DIRECTIONS:
(1) List every resolution stated under the "Resolution" heading in the essay on art and the Romantics below.
(2) Write the next part of the essay on art and the Romantics, continuing from its final line.

━━━ PAGE

Caspar David Friedrich’s Wanderer Above the Sea of Fog, from Wikimedia Commons. In public domain.

In this painting, the foggy valley represents an encounter with the sublime; anything could exist within the clouds, and the potential excites the mind. There is danger, too, in the potential to be lost in the fog.

The biblical commandment to “fear God” is possibly an injunction to view Him as a sublime being; to remember that there is not only beauty but also unlimited power contained within.

I think this is the sort of thing that Taleb is referring to. More earnestly than others of art (the Romantics valued honesty, even if they did not care about certainty), they represented the notion that their goal was the pursuit of the unknown. They never sought to hide this, indeed they professed it with great vigor.

The predominant difference between the Romantics and the modern is that what they sought to do with emotion, we do with reason.

My Life

I consider myself in some ways an artist. Much of my work is what I would describe as technical, in the sense that I am not pursuing anything outside what has already been done, but that I am merely trying to do it slightly better than the other guy.

However, I do try and pursue art as well. I don’t write prolifically in what we would call an artistic sense. I have written some poetry, I sometimes write stories, though not as much as I say I will (bringing my action in line with my word is a key priority for me), but I do often work on games that focus on storytelling.

I think that storytelling can lead to the greatest expressions of art. Some of that comes from the fact that it’s the form I do most, so I have perhaps a subtle bias in that direction. However, I think that storytelling doesn’t just refer to writing stories. It’s any creative endeavor which has as its purpose the act of communicating information.

This active communication extends Beyond what one does without intent. If someone asks me how my day was, I seldom tell them a story.

Resolution

Embrace art as heroic.

See the act of creation as the act of discovery.

Don’t ignore the mysteries of life.

Aphorism 47

How good bad music and bad reasons sound when we march against an enemy.

━━━━━━
━━━ DATASET EXCERPTS

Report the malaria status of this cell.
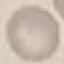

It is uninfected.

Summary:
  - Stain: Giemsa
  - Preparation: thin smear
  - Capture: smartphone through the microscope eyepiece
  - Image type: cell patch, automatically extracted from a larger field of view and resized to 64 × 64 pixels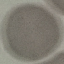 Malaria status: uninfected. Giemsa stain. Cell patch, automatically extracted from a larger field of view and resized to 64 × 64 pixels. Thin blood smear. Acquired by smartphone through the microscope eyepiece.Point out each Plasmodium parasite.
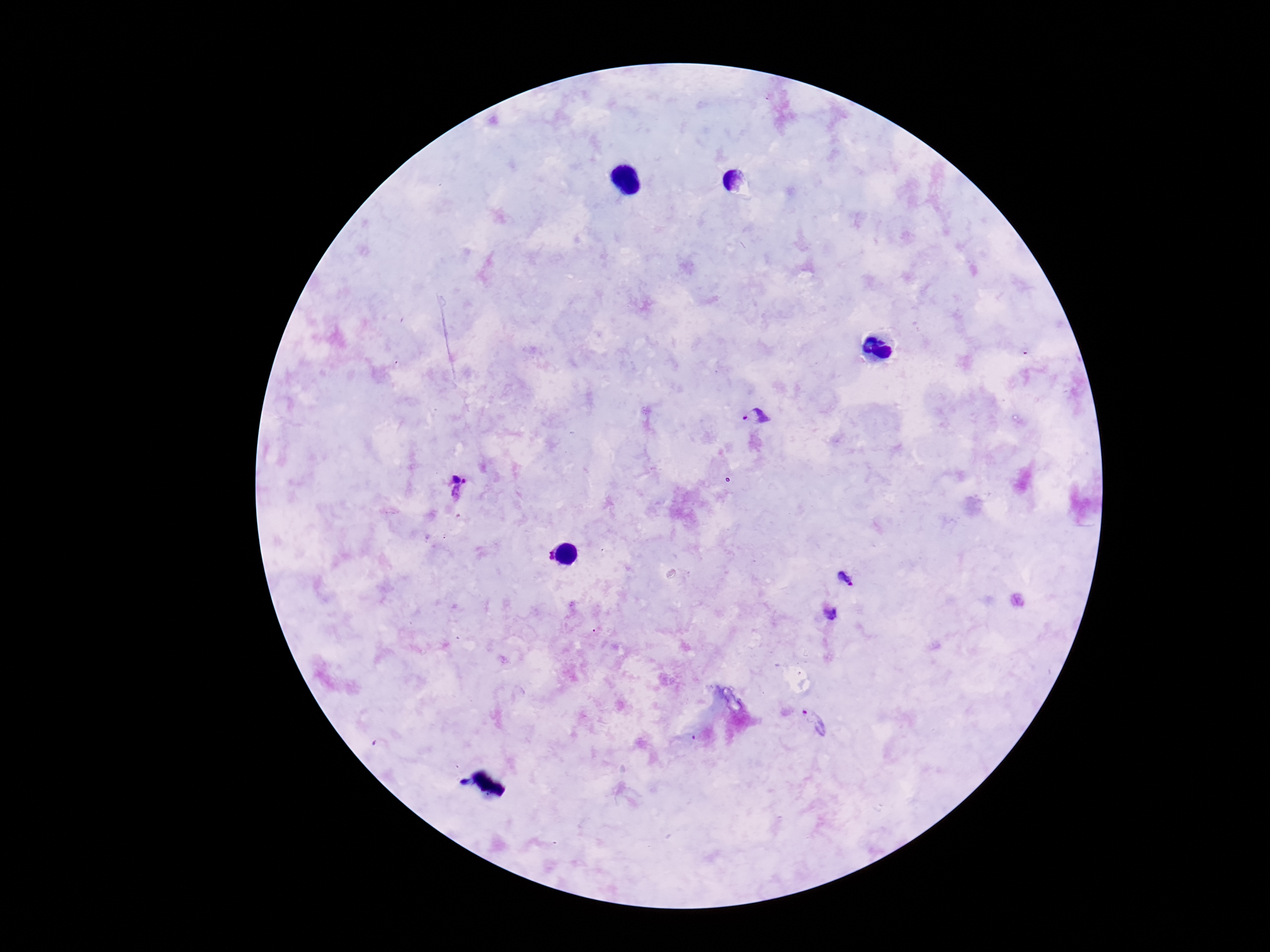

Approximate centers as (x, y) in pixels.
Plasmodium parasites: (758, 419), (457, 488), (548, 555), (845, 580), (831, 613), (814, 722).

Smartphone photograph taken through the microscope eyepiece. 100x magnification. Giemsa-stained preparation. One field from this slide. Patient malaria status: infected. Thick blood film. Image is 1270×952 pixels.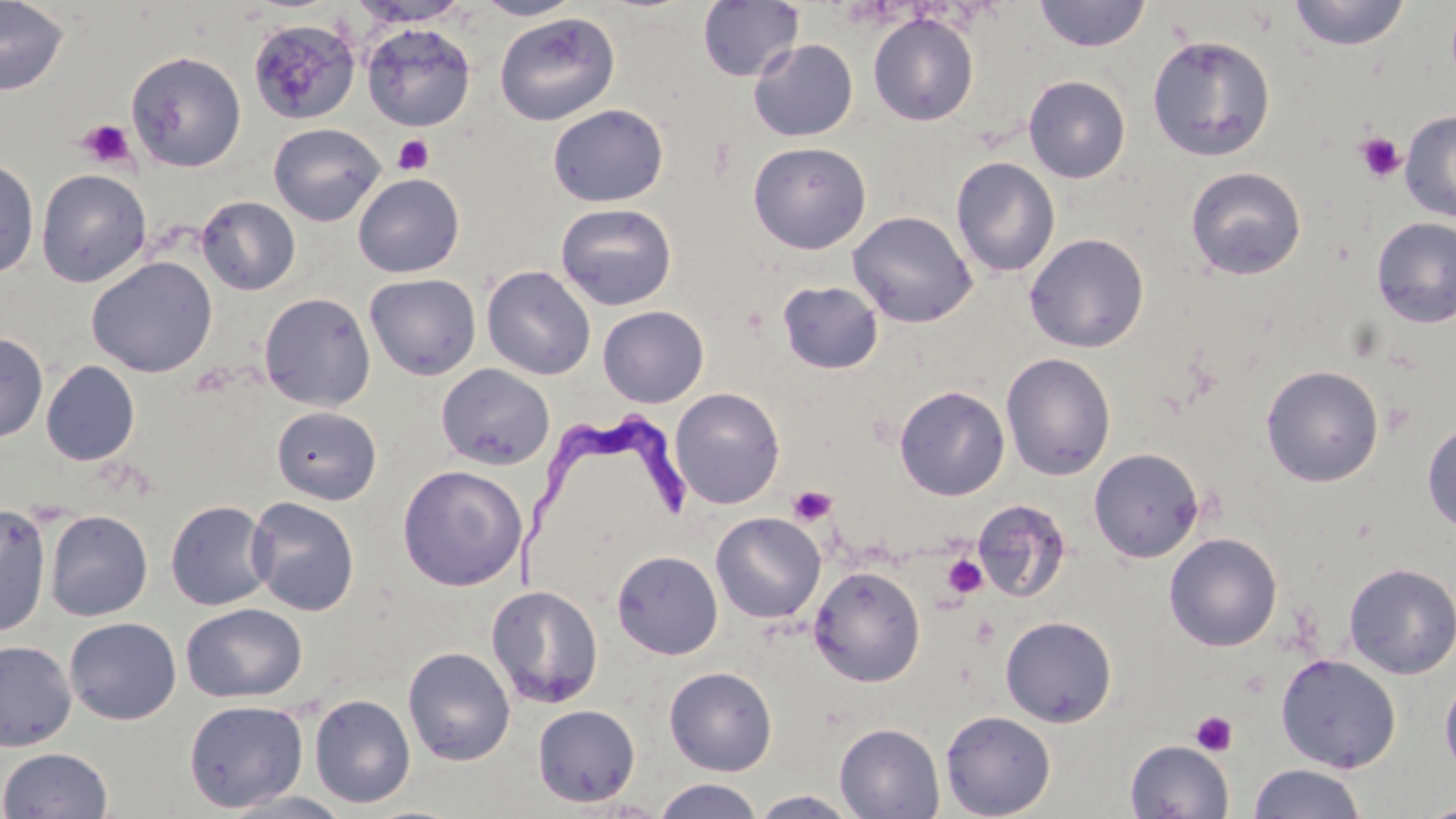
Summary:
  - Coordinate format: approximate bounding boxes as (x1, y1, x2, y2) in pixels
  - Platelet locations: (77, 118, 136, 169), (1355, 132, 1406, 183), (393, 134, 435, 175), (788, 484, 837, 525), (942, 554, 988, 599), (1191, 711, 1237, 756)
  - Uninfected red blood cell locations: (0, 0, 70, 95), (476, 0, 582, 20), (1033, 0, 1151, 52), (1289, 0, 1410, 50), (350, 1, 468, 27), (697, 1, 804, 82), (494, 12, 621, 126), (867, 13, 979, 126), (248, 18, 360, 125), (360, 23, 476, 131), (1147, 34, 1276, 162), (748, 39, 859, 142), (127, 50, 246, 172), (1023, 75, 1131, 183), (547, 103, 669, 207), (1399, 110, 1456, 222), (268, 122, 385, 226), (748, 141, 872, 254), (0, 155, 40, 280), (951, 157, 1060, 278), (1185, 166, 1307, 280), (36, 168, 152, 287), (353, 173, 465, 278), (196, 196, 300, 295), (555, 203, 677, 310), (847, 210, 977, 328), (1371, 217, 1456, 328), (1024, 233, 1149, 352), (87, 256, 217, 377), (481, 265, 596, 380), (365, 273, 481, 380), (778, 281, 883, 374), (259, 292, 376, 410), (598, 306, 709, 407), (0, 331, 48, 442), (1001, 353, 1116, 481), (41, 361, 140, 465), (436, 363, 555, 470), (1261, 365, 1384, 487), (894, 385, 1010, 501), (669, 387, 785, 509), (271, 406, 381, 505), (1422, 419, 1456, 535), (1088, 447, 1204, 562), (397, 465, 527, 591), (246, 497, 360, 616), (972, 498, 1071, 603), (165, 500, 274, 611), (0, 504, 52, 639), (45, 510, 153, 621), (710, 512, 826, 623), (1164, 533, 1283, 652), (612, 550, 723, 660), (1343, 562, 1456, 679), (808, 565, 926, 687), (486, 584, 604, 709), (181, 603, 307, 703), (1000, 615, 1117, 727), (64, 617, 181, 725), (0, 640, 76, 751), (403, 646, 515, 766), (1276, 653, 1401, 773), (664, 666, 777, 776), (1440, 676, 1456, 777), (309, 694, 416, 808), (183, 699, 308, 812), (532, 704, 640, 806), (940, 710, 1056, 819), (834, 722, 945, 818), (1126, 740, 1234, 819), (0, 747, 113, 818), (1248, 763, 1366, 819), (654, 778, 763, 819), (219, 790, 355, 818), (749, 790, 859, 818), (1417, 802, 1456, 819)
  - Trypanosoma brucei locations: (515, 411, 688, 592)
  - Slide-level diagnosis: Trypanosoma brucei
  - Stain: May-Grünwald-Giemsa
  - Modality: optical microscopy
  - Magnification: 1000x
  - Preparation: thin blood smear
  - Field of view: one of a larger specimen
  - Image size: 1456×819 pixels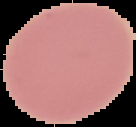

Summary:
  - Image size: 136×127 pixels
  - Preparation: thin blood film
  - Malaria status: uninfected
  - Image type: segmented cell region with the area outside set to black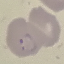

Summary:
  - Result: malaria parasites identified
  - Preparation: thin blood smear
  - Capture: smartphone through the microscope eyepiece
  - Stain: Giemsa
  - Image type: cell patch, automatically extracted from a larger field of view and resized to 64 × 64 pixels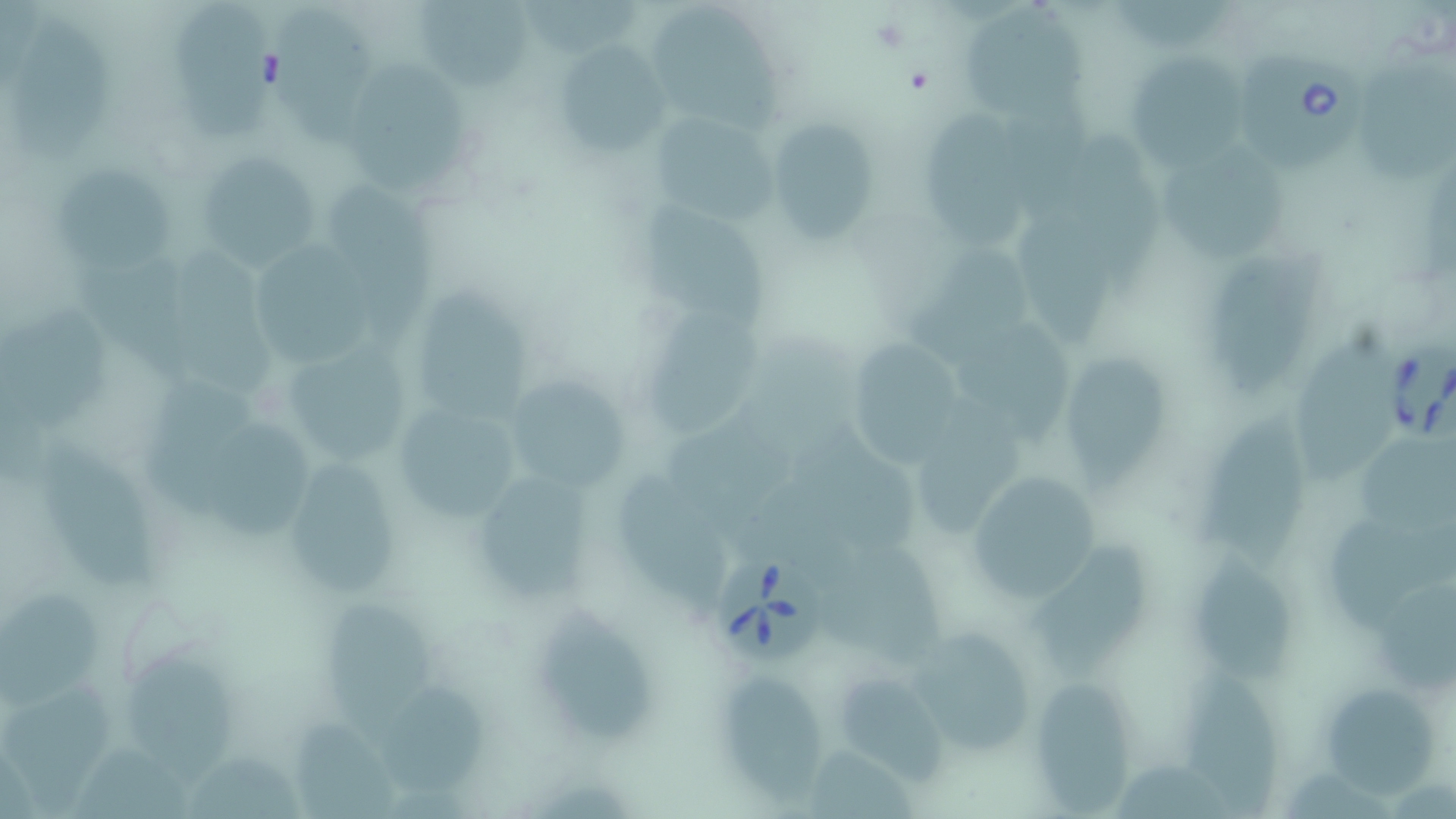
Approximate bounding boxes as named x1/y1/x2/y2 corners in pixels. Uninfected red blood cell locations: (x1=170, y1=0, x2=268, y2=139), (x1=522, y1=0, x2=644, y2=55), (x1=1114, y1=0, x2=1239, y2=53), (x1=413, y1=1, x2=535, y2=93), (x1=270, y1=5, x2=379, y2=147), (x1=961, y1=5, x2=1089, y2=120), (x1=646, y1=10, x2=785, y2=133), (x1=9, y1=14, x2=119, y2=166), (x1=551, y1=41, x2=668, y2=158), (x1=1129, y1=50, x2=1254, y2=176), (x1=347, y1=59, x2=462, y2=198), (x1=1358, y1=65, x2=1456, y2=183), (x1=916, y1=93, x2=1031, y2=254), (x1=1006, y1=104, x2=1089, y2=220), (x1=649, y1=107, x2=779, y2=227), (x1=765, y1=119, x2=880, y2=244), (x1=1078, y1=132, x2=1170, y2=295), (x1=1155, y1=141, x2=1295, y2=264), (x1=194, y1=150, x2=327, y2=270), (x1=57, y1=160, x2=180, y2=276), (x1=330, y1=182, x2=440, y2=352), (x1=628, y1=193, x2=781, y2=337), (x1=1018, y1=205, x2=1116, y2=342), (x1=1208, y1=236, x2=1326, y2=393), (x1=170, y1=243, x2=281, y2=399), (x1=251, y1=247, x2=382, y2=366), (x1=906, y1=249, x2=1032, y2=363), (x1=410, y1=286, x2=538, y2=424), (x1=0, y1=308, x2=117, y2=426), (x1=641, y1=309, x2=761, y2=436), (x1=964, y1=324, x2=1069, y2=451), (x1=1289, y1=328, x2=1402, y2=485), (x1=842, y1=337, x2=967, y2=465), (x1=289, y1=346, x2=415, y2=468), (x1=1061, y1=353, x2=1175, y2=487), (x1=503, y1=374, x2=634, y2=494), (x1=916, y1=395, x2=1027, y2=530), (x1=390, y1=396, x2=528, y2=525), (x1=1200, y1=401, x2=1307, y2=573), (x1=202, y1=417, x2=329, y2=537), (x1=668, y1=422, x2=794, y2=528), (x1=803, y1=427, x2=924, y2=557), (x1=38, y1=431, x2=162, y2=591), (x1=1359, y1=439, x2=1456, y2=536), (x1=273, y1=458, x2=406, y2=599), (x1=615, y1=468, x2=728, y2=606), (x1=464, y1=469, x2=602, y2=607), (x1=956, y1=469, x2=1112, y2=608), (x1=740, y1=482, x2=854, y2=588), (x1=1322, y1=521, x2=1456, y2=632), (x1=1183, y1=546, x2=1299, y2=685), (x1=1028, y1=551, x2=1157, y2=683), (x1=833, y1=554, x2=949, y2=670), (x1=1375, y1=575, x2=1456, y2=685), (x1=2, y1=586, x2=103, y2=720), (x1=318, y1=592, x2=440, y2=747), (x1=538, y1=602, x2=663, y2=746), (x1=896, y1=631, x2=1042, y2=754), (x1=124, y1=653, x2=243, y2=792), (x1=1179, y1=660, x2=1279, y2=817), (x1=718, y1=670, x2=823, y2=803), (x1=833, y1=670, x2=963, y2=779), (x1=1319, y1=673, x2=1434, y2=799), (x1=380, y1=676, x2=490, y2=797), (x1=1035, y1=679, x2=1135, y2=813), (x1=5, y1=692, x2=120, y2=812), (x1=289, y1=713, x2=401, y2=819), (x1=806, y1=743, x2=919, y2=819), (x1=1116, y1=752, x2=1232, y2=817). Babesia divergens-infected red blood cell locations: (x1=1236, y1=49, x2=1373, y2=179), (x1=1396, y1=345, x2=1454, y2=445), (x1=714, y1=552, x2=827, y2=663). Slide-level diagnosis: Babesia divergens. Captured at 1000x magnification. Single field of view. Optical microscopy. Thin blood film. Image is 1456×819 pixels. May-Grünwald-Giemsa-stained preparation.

━━━━━━

ANSWERS TO THE EXERCISE:
(1)
Embrace art as heroic.
See the act of creation as the act of discovery.
Don't ignore the mysteries of life.

(2)
Friedrich Nietzsche, quoted in the Viking Book of Aphorisms.

Interpretation

There is a concept of the other that is often talked about in humanities. I think that sometimes it is taken to a platonic ideal and not fully appreciated for its nuance, but the basic notion is this:

People consider others to be either part of the in-group, and therefore friends, or part of the out-group, and therefore enemies.

Nietzsche is keenly aware of this. He faced no small amount of ostracism in his personal life, in part because he was willing to challenge accepted norms.

I had to read some Nietzsche when I was in college, and it was some of this work that focused on moral development, that is, how morality developed in societies. I do not know how well did Nietzsche’s work actually follows what happened. At the time, I thought that he sounded quite bitter. I don’t think I understood anything of his biography, nor did I really understand what’s this work.

One of the interesting things that I read then that stuck with me was the idea of resentment.

I was familiar with the notion of resentment on a very basic level, but I never understood it philosophically. I believe that resentment is a fundamental part of human nature. That doesn’t make it good, and I think that if everyone were able to suppress their resentments we would live in a much better world.

The thing about an encounter with the other is that it is easy to tally up resentment when chances for civil contact are limited. People are already predisposed to fear that which is unfamiliar, so a mixture of resentment and fear can quickly create hatred.

We identify this process with chaos. I’m a believer in the idea that there is an association between order and chaos as parts of a diametrically opposed process. People don’t consciously appreciate this balance unless they have been made aware of it.

The other creates the sort of existential chaos, they are constant reminder of the unknown. Order is represented by that which is known as the in-group.

It is this that makes up Nietzsche’s bad music and bad reasons. Something which a rational person would reject may seem necessary when chaos intrudes on order.

This is not solely responsible for the totalitarianism that nearly killed us all in the 20th century, but I believe that it’s at least closely related. Both extremes breed fear, but in chaos this is associated with the unknown and in order this is associated with oppression.

The unexamined response is to pursue the opposite extreme. If everything seems chaotic, then surely more lot and Order must be the solution. Of course, this is a failure of reasoning. It is actually an induction into more chaos, as now further changes are being pursued instead of a better understanding of what is here already.

Governance does not make society.

In some ways, a totalitarian government creates more chaos with its arbitrary concentration of power into an individual. It may be dressed in the language and styles of tradition, but it creates no more certainty.

It is the society that swings dangerously back toward order. On an individual level, in countless day-to-day interactions, people begin to lose their tolerance for the unknown. It is as if there is a balance of order & chaos that must be preserved, and the centralization of power into one arbitrary figure or institution makes it so that no other uncertainty can be permitted.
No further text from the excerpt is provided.